* _What you will do_
Copy out all of the following material word for word, without changing anything.

* _Working data_
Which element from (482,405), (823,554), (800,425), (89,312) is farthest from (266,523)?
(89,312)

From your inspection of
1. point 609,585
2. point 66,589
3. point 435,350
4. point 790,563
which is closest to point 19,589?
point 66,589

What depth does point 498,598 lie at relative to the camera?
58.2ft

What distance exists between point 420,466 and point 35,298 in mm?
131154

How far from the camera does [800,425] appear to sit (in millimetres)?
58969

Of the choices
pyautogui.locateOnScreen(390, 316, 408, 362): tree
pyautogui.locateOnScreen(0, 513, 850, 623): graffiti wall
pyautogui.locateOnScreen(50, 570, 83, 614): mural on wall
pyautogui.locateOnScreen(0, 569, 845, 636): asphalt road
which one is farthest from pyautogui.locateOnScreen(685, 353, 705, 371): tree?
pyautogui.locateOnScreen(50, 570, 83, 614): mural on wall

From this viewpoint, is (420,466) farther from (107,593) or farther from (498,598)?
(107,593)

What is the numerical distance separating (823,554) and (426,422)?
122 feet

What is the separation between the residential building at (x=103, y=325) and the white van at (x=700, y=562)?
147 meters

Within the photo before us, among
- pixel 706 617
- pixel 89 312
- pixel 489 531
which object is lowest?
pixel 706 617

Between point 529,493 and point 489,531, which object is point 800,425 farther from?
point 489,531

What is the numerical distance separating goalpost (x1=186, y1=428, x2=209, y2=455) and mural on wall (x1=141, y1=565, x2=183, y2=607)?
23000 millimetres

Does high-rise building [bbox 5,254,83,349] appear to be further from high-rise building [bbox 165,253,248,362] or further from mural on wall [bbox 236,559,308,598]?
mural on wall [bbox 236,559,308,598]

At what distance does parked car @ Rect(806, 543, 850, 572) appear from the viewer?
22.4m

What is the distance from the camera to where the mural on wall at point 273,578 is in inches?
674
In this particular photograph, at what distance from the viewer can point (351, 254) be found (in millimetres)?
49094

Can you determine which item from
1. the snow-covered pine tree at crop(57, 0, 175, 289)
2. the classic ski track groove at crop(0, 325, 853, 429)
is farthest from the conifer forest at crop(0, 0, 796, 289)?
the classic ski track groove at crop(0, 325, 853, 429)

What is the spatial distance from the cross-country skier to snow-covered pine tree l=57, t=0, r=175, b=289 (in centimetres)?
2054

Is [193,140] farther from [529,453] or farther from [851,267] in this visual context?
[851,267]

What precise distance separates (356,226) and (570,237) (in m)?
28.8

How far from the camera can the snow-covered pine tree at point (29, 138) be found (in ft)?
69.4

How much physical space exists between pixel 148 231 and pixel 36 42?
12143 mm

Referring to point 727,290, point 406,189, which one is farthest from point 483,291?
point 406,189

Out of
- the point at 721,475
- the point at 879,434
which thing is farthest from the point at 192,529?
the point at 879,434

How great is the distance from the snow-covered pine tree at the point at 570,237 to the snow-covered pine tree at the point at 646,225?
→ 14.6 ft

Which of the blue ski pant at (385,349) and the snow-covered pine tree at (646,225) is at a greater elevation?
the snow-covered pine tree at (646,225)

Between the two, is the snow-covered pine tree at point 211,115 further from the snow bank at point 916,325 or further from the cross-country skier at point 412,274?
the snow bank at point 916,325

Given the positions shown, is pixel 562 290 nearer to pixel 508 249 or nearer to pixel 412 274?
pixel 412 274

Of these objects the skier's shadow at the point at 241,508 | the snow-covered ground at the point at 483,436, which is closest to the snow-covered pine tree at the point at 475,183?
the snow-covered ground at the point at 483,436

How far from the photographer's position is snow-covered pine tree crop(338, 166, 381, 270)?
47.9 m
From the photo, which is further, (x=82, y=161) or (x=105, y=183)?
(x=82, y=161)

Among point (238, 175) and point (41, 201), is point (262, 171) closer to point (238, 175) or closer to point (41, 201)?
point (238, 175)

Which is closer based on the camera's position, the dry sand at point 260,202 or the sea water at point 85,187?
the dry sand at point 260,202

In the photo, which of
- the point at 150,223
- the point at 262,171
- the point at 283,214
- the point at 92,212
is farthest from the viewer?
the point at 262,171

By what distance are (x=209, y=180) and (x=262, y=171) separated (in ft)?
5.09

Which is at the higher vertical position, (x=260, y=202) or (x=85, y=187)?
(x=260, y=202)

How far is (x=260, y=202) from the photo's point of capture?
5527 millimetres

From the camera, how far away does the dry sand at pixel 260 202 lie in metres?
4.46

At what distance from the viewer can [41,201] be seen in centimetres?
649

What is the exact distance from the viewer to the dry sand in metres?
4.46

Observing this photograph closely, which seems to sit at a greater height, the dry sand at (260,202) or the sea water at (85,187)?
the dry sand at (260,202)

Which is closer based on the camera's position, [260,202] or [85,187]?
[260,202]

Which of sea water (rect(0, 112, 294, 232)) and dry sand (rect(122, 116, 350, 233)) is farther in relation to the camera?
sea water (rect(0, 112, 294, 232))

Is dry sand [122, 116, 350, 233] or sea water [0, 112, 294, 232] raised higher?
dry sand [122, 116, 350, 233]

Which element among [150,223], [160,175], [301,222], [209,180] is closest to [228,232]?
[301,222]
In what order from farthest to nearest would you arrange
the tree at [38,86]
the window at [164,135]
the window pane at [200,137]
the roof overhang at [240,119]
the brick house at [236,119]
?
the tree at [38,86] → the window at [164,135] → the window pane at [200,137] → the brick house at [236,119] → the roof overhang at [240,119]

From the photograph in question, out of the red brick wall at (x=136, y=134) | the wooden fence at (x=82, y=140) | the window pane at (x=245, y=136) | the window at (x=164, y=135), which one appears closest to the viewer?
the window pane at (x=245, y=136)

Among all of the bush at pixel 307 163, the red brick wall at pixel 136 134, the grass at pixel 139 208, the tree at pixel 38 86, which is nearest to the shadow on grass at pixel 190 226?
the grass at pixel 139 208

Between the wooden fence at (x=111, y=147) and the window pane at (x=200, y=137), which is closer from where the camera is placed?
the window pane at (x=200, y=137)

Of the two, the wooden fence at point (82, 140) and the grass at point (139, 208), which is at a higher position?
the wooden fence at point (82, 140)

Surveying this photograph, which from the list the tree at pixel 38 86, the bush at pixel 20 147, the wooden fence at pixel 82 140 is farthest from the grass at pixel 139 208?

* _Written answer_
Which element from (482,405), (823,554), (800,425), (89,312) is farthest from (266,523)?
(89,312)

From your inspection of
1. point 609,585
2. point 66,589
3. point 435,350
4. point 790,563
which is closest to point 19,589?
point 66,589

What depth does point 498,598 lie at relative to the camera?
58.2ft

What distance exists between point 420,466 and point 35,298 in mm?
131154

How far from the camera does [800,425] appear to sit (in millimetres)?
58969

Of the choices
pyautogui.locateOnScreen(390, 316, 408, 362): tree
pyautogui.locateOnScreen(0, 513, 850, 623): graffiti wall
pyautogui.locateOnScreen(50, 570, 83, 614): mural on wall
pyautogui.locateOnScreen(0, 569, 845, 636): asphalt road
which one is farthest from pyautogui.locateOnScreen(685, 353, 705, 371): tree?
pyautogui.locateOnScreen(50, 570, 83, 614): mural on wall

From this viewpoint, is (420,466) farther from (107,593) or farther from (498,598)?
(107,593)

What is the numerical distance separating (823,554) and (426,422)?
122 feet

What is the separation between the residential building at (x=103, y=325) and the white van at (x=700, y=562)?
147 meters

Within the photo before us, among
- pixel 706 617
- pixel 89 312
- pixel 489 531
which object is lowest?
pixel 706 617

Between point 529,493 and point 489,531, which object is point 800,425 farther from?
point 489,531

What is the numerical distance separating goalpost (x1=186, y1=428, x2=209, y2=455) and mural on wall (x1=141, y1=565, x2=183, y2=607)?
23000 millimetres

Does high-rise building [bbox 5,254,83,349] appear to be further from high-rise building [bbox 165,253,248,362] or further from mural on wall [bbox 236,559,308,598]?
mural on wall [bbox 236,559,308,598]

At what distance does parked car @ Rect(806, 543, 850, 572) appear from the viewer?
22.4m

What is the distance from the camera to where the mural on wall at point 273,578 is in inches?
674
In this particular photograph, at what distance from the viewer can point (351, 254) be found (in millimetres)?
49094

Can you determine which item from
1. the snow-covered pine tree at crop(57, 0, 175, 289)
2. the classic ski track groove at crop(0, 325, 853, 429)
is farthest from the conifer forest at crop(0, 0, 796, 289)?
the classic ski track groove at crop(0, 325, 853, 429)

What is the spatial distance from the cross-country skier to snow-covered pine tree l=57, t=0, r=175, b=289 (in centimetres)?
2054

Is [193,140] farther from [529,453] or farther from [851,267] in this visual context?
[851,267]

What precise distance separates (356,226) and (570,237) (in m)?
28.8

How far from the camera can the snow-covered pine tree at point (29, 138) be found (in ft)?
69.4

How much physical space exists between pixel 148 231 and pixel 36 42?
12143 mm

Referring to point 727,290, point 406,189, which one is farthest from point 483,291?
point 406,189

Out of
- the point at 721,475
- the point at 879,434
which thing is farthest from the point at 192,529?
the point at 879,434

How great is the distance from the snow-covered pine tree at the point at 570,237 to the snow-covered pine tree at the point at 646,225?
→ 14.6 ft

Which of the blue ski pant at (385,349) and the snow-covered pine tree at (646,225) is at a greater elevation?
the snow-covered pine tree at (646,225)

Between the two, is the snow-covered pine tree at point 211,115 further from the snow bank at point 916,325 or further from the cross-country skier at point 412,274?
the snow bank at point 916,325

Given the positions shown, is pixel 562 290 nearer to pixel 508 249 or nearer to pixel 412 274?
pixel 412 274

Of these objects the skier's shadow at the point at 241,508 | the snow-covered ground at the point at 483,436, which is closest to the snow-covered pine tree at the point at 475,183?
the snow-covered ground at the point at 483,436

How far from the photographer's position is snow-covered pine tree crop(338, 166, 381, 270)?
47.9 m
From the photo, which is further, (x=82, y=161) or (x=105, y=183)?
(x=82, y=161)

Among point (238, 175) and point (41, 201), is point (262, 171) closer to point (238, 175) or closer to point (41, 201)?
point (238, 175)

Which is closer based on the camera's position, the dry sand at point 260,202 or the sea water at point 85,187?
the dry sand at point 260,202

In the photo, which of
- the point at 150,223
- the point at 262,171
- the point at 283,214
- the point at 92,212
is farthest from the viewer?
the point at 262,171

By what distance are (x=209, y=180) and (x=262, y=171) separated (in ft)?
5.09

Which is at the higher vertical position, (x=260, y=202) or (x=85, y=187)?
(x=260, y=202)

How far is (x=260, y=202) from the photo's point of capture?
5527 millimetres

From the camera, how far away does the dry sand at pixel 260 202 lie in metres?
4.46

At what distance from the viewer can [41,201] be seen in centimetres?
649

What is the exact distance from the viewer to the dry sand in metres?
4.46

Observing this photograph closely, which seems to sit at a greater height, the dry sand at (260,202) or the sea water at (85,187)?
the dry sand at (260,202)

Which is closer based on the camera's position, [260,202] or [85,187]?
[260,202]

Which of sea water (rect(0, 112, 294, 232)) and dry sand (rect(122, 116, 350, 233)) is farther in relation to the camera?
sea water (rect(0, 112, 294, 232))

Is dry sand [122, 116, 350, 233] or sea water [0, 112, 294, 232] raised higher?
dry sand [122, 116, 350, 233]

Which element among [150,223], [160,175], [301,222], [209,180] is closest to [228,232]?
[301,222]
In what order from farthest to nearest would you arrange
the tree at [38,86]
the window at [164,135]
the window pane at [200,137]
the roof overhang at [240,119]
the brick house at [236,119]
?
the tree at [38,86] → the window at [164,135] → the window pane at [200,137] → the brick house at [236,119] → the roof overhang at [240,119]

From the photograph in question, out of the red brick wall at (x=136, y=134) | the wooden fence at (x=82, y=140) | the window pane at (x=245, y=136) | the window at (x=164, y=135), which one appears closest to the viewer?
the window pane at (x=245, y=136)

Among all of the bush at pixel 307 163, the red brick wall at pixel 136 134, the grass at pixel 139 208, the tree at pixel 38 86, which is nearest to the shadow on grass at pixel 190 226?
the grass at pixel 139 208

Between the wooden fence at (x=111, y=147) and the window pane at (x=200, y=137), which is closer from where the camera is placed?
the window pane at (x=200, y=137)

Of the two, the wooden fence at point (82, 140) and the grass at point (139, 208), which is at a higher position?
the wooden fence at point (82, 140)

Surveying this photograph, which from the list the tree at pixel 38 86, the bush at pixel 20 147, the wooden fence at pixel 82 140 is farthest from the grass at pixel 139 208?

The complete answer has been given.